Общая картина боя формально все еще обещала одинаковые шансы на успех обеим сторонам, и Ганнибал, игнорируя произошедший духовный перелом в битве, мог надеяться на успех, но тут на равнину стремительным галопом ворвалась конница Гая Лелия и Масиниссы, и судьба сражения сделалась ясной для всех.

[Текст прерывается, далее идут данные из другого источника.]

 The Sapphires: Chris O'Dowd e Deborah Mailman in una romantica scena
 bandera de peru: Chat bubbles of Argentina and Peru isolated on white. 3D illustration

Наемникам показалось, будто земля загорелась у них под ногами, и они, обезумев от ужаса, бросились врассыпную, а карфагеняне из защитников государства снова обратились в расчетливых дельцов и, смекнув, что попытка бегства столь же безнадежна, сколь и сопротивление, поспешили сдаться римлянам, уповая на могущество оставленных дома сундуков.

Фронт сражения оказался слишком широк, чтобы кто-либо, кроме находящихся на самом краю строя, мог иметь надежду скрыться от тылового удара многочисленной конницы. Поэтому битва выродилась в беспощадное избиение побежденных. Римляне, прежде за счет характера державшие страсти в подчинении, теперь отпустили узду, и эмоции несли их по равнине быстрее коней. Шестнадцать лет копившийся гнев к агрессору хлынул на поле и затопил наемников в крови. Здесь им припомнили и «Тразименское озеро», и «Канны», и подвиги в захваченных городах, «победы» над женщинами и стариками, италийские руины и выжженные земли, тут они «получили» и золото, и серебро! Каждый наемник, громыхающий в беге еще не сброшенными остатками доспехов, имел ровно столько времени, сколько нужно, чтобы успеть проклясть свою мать за то, что она родила его, после чего копье или меч милостиво обрывали эти праведные мучения.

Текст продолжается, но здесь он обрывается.